UNTERSUCHTER TEXT:
▬▬▬
Zu den Aussichten der Regierung Lula

Der "Sozialistischen Zeitung" SoZ vom November 2002 haben wir nachfolgenden Beitrag über die Lage in Brasilien nach den Präsidentschaftswahlen entnommen.

Endlich hat die PT (Arbeiterpartei) es geschafft: Nach einem grandiosen Wahlsieg ist sie führende Partei in der brasilianischen Bundesregierung. Nach drei vergeblichen Anläufen - 1989 gegen de Melo, 1994 und 1998 gegen Cardoso - ist Luiz Inácio Lula da Silva der neue Präsident und Hoffnungsträger Brasiliens. Der frühere Gewerkschaftsführer wurde in der Stichwahl am 27.10. von über 52 Millionen Brasilianer (über 61%) gewählt. Noch nie hat eine linke Partei so viele Stimmen erzielt und dies in einem Land, wo die Kluft zwischen Arm und Reich die größte der Welt ist. Es handelt sich um einen historischen Einschnitt mit internationalen Auswirkungen.

Die Freude über den Sieg Lulas und die enorme Stärkung der PT-Fraktion wird allerdings deutlich getrübt durch den Verlust der Landesregierungen in Rio Grande do Sul, aber auch in Amapa. Bereits in der ersten Runde konnte Piauí gewonnen werden. Nur knapp verlor die PT in Ceari und im Bundesdistrikt Brasília. Dennoch: Die Mehrheit will eine einschneidende politische und gesellschaftliche Wende. Sie glaubt nicht mehr an die Versprechen der Rechten, die enormen Ressourcen und das wirtschaftlich Potenzial zum Wohl aller anstatt nur zum Vorteil weniger Privilegierter einzusetzen.

Der Politisierungsgrad in Brasilien ist hoch. Zahlreiche soziale Bewegungen gibt es im ganzen Land. Sie reichen von Gewerkschaften wie der CUT, die gegen Überausbeutung, mangelhafte soziale Sicherungen und nur geringe Rechte kämpfen; über die Bewegung der Landlosen (MST), die mit Besetzungsaktionen und Ansiedlungsprojekten große Sympathien in der Bevölkerung, aber den Hass der Großgrundbesitzer auf sich gezogen hat; die Bewegungen der Kleinbauern, der Obdachlosen, der Arbeitslosen, der Schwarzen und Frauen gegen Diskriminierung bis hin zur Bewegung gegen die amerikanische Freihandelszone. Diese führte unlängst noch ein Referendum durch, in dem sich 10 Millionen Brasilianer gegen diese Form des neoliberalen Kolonialismus ausgesprochen hatten.
▬▬▬
AUFGABENDETAILS:
Entnehmen Sie dem Text zu den Aussichten der Regierung Lula wortgetreu die Passage von „Zu den Aussichten“ bis „mit internationalen Auswirkungen.“.

BEREITGESTELLTE DATEN:
▬▬▬
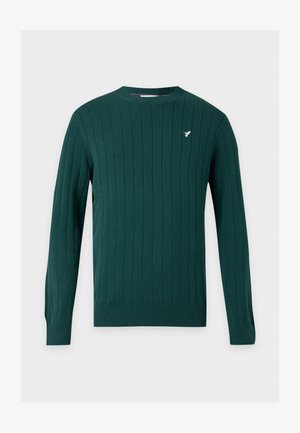 Pier One by Zalando, Pullover - dark green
▬▬▬
LÖSUNG:
Zu den Aussichten der Regierung Lula

Der "Sozialistischen Zeitung" SoZ vom November 2002 haben wir nachfolgenden Beitrag über die Lage in Brasilien nach den Präsidentschaftswahlen entnommen.

Endlich hat die PT (Arbeiterpartei) es geschafft: Nach einem grandiosen Wahlsieg ist sie führende Partei in der brasilianischen Bundesregierung. Nach drei vergeblichen Anläufen - 1989 gegen de Melo, 1994 und 1998 gegen Cardoso - ist Luiz Inácio Lula da Silva der neue Präsident und Hoffnungsträger Brasiliens. Der frühere Gewerkschaftsführer wurde in der Stichwahl am 27.10. von über 52 Millionen Brasilianer (über 61%) gewählt. Noch nie hat eine linke Partei so viele Stimmen erzielt und dies in einem Land, wo die Kluft zwischen Arm und Reich die größte der Welt ist. Es handelt sich um einen historischen Einschnitt mit internationalen Auswirkungen.